Le 16 mars 2016, la Cour de cassation sanctionne le défaut d'information et de convocation du curateur après l'hospitalisation d'office du majeur sous curatelle.
Au visa des articles 468 du Code civil , R. 3211-11 et R. 3211-13 du Code de la santé publique, ensemble les articles 117 et 118 du Code de procédure civile , elle rappelle que « le curateur doit être informé de la saisine du juge des libertés et de la détention en charge du contrôle de l'hospitalisation sans le consentement de la personne protégée et convoqué par tout moyen ». Cette obligation d'information et de convocation du curateur vaut à peine de nullité.
En l'espèce, une femme sous curatelle avait été hospitalisée d'office à la demande d'un tiers. Le directeur de l'établissement avait souhaité le maintien de la mesure d'hospitalisation, sans que le curateur n'en soit informé pour autant. En appel, les juges du fond écartent l'exception de nullité invoquée par le curateur. Ils fondent leur décision sur le délai raisonnable de convocation de la personne protégée ainsi que sur son droit à l'assistance d'un avocat. Ils concluent au respect des droits de la défense.
La cassation est totale et l'exception de nullité tirée du défaut d'information et de convocation du curateur énoncée. Le majeur sous curatelle ne peut ester en justice sans l'assistance de son curateur.

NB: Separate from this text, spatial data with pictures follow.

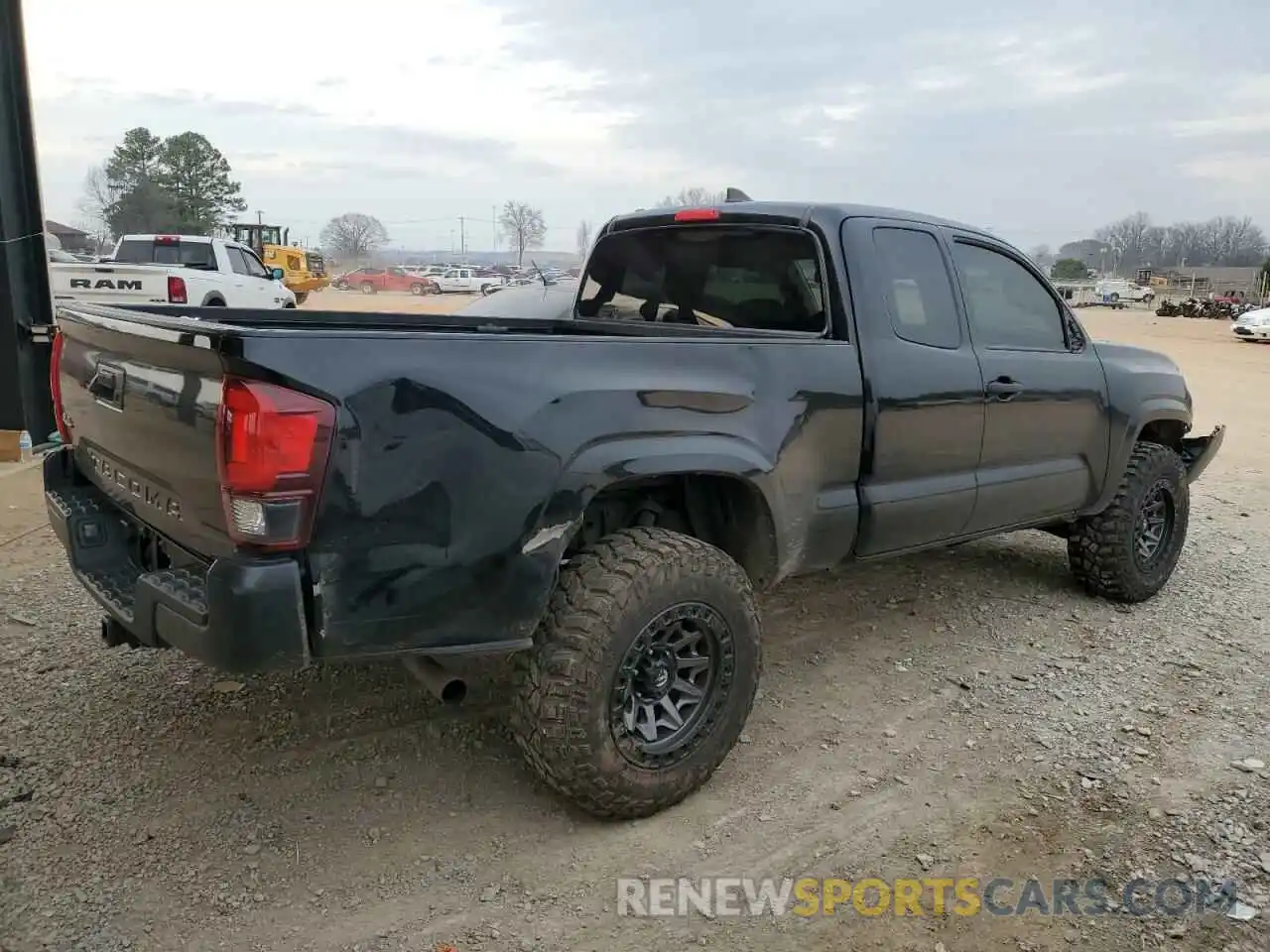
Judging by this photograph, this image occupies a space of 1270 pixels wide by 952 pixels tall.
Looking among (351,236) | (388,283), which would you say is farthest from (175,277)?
(351,236)

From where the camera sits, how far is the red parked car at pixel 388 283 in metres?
58.1

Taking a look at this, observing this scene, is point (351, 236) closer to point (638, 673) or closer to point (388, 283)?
point (388, 283)

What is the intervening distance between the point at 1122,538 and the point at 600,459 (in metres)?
3.44

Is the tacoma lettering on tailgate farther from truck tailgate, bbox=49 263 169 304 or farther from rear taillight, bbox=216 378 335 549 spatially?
truck tailgate, bbox=49 263 169 304

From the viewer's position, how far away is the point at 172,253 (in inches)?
694

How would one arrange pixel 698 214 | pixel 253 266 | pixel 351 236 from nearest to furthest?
pixel 698 214 < pixel 253 266 < pixel 351 236

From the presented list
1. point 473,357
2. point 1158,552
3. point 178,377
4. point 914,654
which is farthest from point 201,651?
point 1158,552

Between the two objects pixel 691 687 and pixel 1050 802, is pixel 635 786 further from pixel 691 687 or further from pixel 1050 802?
pixel 1050 802

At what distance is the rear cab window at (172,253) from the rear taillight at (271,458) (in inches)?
636

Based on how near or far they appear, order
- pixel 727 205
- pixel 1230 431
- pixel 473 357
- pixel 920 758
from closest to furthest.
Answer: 1. pixel 473 357
2. pixel 920 758
3. pixel 727 205
4. pixel 1230 431

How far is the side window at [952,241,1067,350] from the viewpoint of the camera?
436 centimetres

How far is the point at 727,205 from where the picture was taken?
416cm

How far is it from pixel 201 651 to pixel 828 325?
8.02 feet

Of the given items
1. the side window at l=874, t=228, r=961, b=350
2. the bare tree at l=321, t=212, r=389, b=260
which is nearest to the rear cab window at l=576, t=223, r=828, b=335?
the side window at l=874, t=228, r=961, b=350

Source: http://www.lexisnexis.fr/depeches/index2.jsp?depeche=23-03-2016/04#top

Cass. 1re civ., 16 mars 2016, n° N° de pourvoi: 15-13745 JurisData n° 2016-004576

LA COUR DE CASSATION, PREMIÈRE CHAMBRE CIVILE, a rendu l'arrêt suivant :


Sur le premier moyen, pris en ses deux premières branches :

Vu l'article 468, dernier alinéa, du code civil, R. 3211-11 et R. 3211-13 du code de la santé publique, ensemble les articles 117 et 118 du code de procédure civile ;

Attendu qu'il résulte de ces textes que le curateur est informé de la saisine du juge des libertés et de la détention en charge du contrôle de l'hospitalisation sans le consentement de la personne sous curatelle et convoqué par tout moyen, à peine de nullité ;

Attendu, selon l'ordonnance attaquée, rendue par un premier président, et les pièces de la procédure, que Mme X..., placée sous curatelle, a fait l'objet d'une mesure d'hospitalisation complète à la demande d'un tiers ; que le directeur de l'établissement en a demandé le maintien à un juge des libertés et de la détention, en application de l'article L. 3211-12-1 du code de la santé publique ;

Attendu que, pour rejeter l'exception de nullité pour défaut d'information et de convocation du curateur, l'ordonnance retient, par motifs propres et adoptés, que, si la curatrice et le tiers demandeur ont été avisés tardivement, cela ne porte pas véritablement atteinte aux droits de la défense, Mme X... ayant été convoquée dans un délai raisonnable et surtout, ayant été en mesure d'être assistée par un avocat de son choix, de sorte qu'aucun grief n'est caractérisé et qu'il appartient aux personnes concernées, le curateur et le tiers, de diligenter les contestations qu'ils jugeront nécessaires ;

Qu'en statuant ainsi, par des motifs impropres à écarter la nullité résultant de l'irrégularité de fond que constitue le défaut d'information et de convocation du curateur, la cour d'appel a violé les textes susvisés ;


Et vu les articles L. 411-3 du code de l'organisation judiciaire et 1015 du code de procédure civile ;

Attendu que les délais pour statuer sur la demande étant écoulés, il ne reste rien à juger ;

PAR CES MOTIFS et sans qu'il y ait lieu de statuer sur les autres griefs :

CASSE ET ANNULE, dans toutes ses dispositions, l'ordonnance rendue le 19 décembre 2014, entre les parties, par la cour d'appel de Paris ;

DIT n'y avoir lieu à renvoi ;

Condamne le directeur du centre hospitalier Barthelemy Durand aux dépens ;

Vu l'article 700 du code de procédure civile, rejette les demandes ;

Dit que sur les diligences du procureur général près la Cour de cassation, le présent arrêt sera transmis pour être transcrit en marge ou à la suite de la ordonnance cassée ;

Ainsi fait et jugé par la Cour de cassation, première chambre civile, et prononcé par le président en son audience publique du seize mars deux mille seize.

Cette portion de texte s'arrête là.